China continues to rise China’s hybrid economy (communist/capitalist) continues to generate uber-rich people: “there are more Asian than US billionaires for the first time”.

For planetary context,

During [2016], the number of Asian billionaires rose by 117 (23%) to 637. By contrast, there were just 25 more (+5%) US billionaires at 563. Europe’s billionaire population was flat. After 3 net new entrants, the number was 342. Asia’s economic expansion saw, on average, a new billionaire every other day, with the population expanding by a record 162. Taken together, the wealth of Asian billionaires grew by almost a third (+31%) in 2016, up from USD1.5 trillion to USD2.0 trillion.

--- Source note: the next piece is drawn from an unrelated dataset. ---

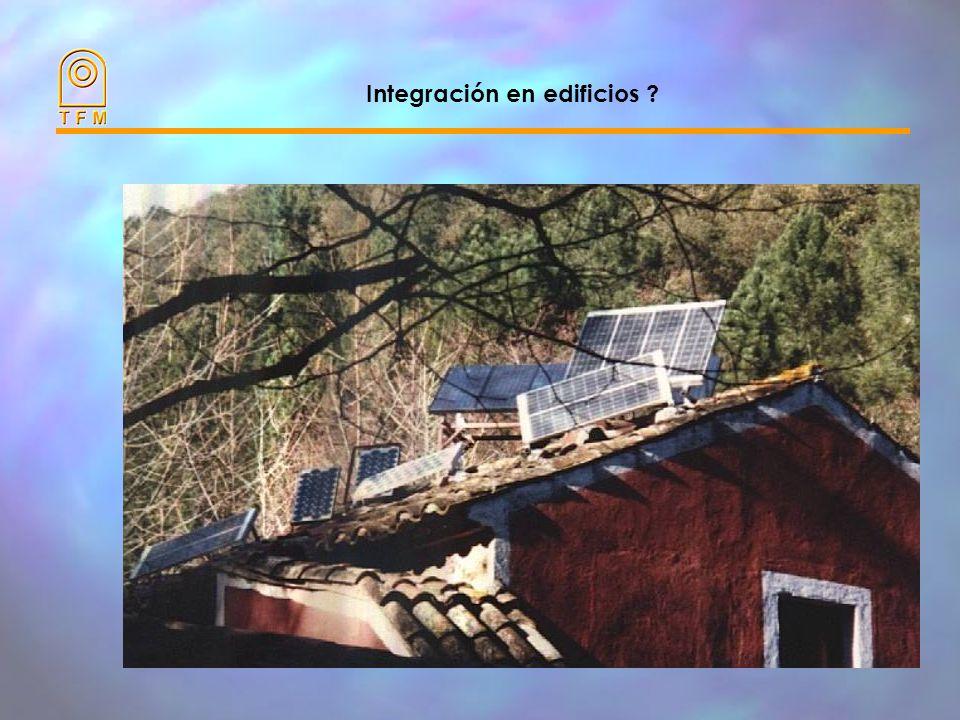Integración en edificios Fotovoltaica es muy fácilmente integrable en el entorno urbano y en edificios. Cuidado! USO MUY EXTENDIDO + RECHAZO + RECHAZO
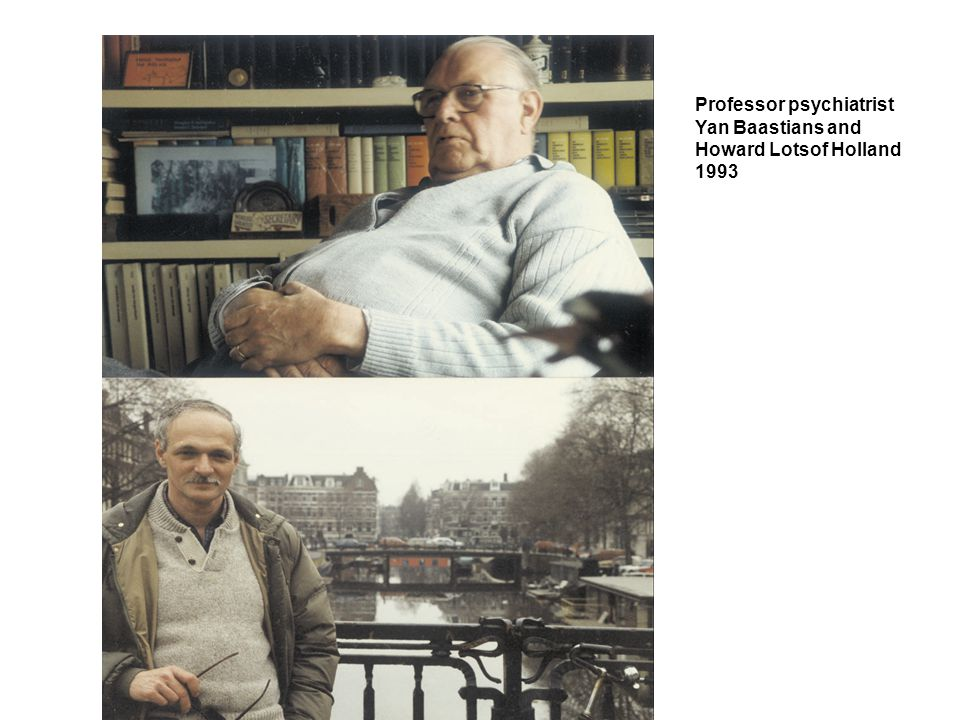 Professor psychiatrist Yan Baastians and Howard Lotsof Holland 1993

Asian billionaires, while billionaires, don’t have as much as American ones, but are working on it.  According to UBS, “if current growth trends continue, the total wealth of Asia’s billionaires will overtake the US in four years.”

Technology isn’t the leading billionaire-maker Much as many people and media focus on technology, it’s good to remember it’s not the only sector in the world.  UBS finds tech businesses to be a very small contributor to creating billionaires.  Consumer/retail is by far the leading business sector for this.  Then materials and industrials – classic 20th century fields! – are the next leaders, all before tech:

billionaire-making industries_2016_UBS

They really hate the estate tax In case you’re wondering why American politicians are so eager to reduce “the death tax”:

The past 20 years’ exceptional wealth creation will soon be followed by the biggest-ever wealth transfer. We estimate that less than 500 people (460 of the billionaires in the markets we cover) will hand USD 2.1trn to their heirs in the next 20 years, equivalent to India’s GDP.

That money has to go somewhere.

The possibility of social resistance The report’s lead author developed a different point in a Guardian article.  Point being, most people might not be happy with this class, or their new riches and power:

Josef Stadler, the lead author of the report and UBS’s head of global ultra high net worth, said his billionaire clients were concerned that growing inequality between rich and poor could lead to a “strike back”.

“We’re at an inflection point,” Stadler said. “Wealth concentration is as high as in 1905, this is something billionaires are concerned about. The problem is the power of interest on interest – that makes big money bigger and, the question is to what extent is that sustainable and at what point will society intervene and strike back?”

That’s a question some of us have been following closely.  Answering it points to very different futures.

Back on the UBS site we find another expression of concern:

the opportunities that led to this most recent exceptional period of wealth generation are likely to come to an end. Tax, social equality initiatives, asset price deflation and geopolitical tensions – there are approximately 40 civil wars and armed conflicts raging – will likely have significant consequences for great wealth creation.

Does that describe an agenda for political action on behalf of the Gilded Age’s owners?  What forms will their anxieties take: political repression, propaganda, soft power…?

Later in that Guardian article a UBS executive amplifies the point, connecting it with other trends:

“The billionaire population is concerned about [inequality] and that may be why we are seeing this acceleration of publicly displaying art collections or partnering with public institutions so more of the public can enjoy what they have,” said John Matthews, UBS head of private wealth management. “I think it’s a big part of investment in sports franchises – it’s a way for them to say ‘I made all this money and I did it in Cleveland, Ohio, I’ve got to give back to my community and one way I’m going to do that is to make sure the stadium is great’.”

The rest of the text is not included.